* TASK TO CARRY OUT: Arrange the lines from the one containing "to (x=355, y=227)?" through the last of the items as a Markdown table with the columns Row and Line. Omit blank lines.

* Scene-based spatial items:

* start *

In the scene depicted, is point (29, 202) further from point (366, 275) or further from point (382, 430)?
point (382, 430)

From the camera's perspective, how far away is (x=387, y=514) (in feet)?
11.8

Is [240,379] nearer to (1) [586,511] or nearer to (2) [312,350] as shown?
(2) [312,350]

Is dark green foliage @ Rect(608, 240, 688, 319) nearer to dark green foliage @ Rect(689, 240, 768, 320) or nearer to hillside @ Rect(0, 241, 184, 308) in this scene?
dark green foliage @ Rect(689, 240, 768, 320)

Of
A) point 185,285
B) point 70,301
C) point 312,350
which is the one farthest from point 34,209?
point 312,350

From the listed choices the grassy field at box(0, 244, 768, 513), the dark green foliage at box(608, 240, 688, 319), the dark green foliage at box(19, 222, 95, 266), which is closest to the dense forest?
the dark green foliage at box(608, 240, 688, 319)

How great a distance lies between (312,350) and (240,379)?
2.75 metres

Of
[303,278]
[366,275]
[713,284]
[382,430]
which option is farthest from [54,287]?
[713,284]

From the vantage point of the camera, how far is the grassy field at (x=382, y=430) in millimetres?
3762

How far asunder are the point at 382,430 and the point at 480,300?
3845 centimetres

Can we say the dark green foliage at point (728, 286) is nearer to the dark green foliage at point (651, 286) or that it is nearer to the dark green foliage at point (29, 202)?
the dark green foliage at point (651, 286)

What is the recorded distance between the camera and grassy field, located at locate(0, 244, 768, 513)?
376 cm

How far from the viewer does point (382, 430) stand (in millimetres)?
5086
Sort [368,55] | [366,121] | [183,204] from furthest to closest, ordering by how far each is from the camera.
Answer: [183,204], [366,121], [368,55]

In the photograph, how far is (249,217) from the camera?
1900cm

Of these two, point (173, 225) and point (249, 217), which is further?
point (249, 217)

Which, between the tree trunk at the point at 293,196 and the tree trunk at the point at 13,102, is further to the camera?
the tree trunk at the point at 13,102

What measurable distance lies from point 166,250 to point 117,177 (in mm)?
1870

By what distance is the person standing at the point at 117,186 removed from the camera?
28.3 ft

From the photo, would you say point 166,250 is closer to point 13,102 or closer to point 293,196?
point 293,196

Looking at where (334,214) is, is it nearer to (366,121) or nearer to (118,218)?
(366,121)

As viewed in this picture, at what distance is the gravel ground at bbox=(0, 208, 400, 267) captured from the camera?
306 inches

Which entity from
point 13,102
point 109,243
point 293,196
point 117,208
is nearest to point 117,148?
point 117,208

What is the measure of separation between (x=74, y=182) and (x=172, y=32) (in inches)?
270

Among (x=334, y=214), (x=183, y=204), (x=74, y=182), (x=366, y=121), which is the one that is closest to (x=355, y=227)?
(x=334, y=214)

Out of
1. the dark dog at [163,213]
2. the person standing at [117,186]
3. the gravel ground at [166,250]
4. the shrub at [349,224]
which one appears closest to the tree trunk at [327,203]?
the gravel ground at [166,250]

* end *

* WRITTEN SOLUTION:
| Row | Line |
|---|---|
| 1 | Among (x=334, y=214), (x=183, y=204), (x=74, y=182), (x=366, y=121), which is the one that is closest to (x=355, y=227)? |
| 2 | (x=334, y=214) |
| 3 | Out of |
| 4 | 1. the dark dog at [163,213] |
| 5 | 2. the person standing at [117,186] |
| 6 | 3. the gravel ground at [166,250] |
| 7 | 4. the shrub at [349,224] |
| 8 | which one appears closest to the tree trunk at [327,203]? |
| 9 | the gravel ground at [166,250] |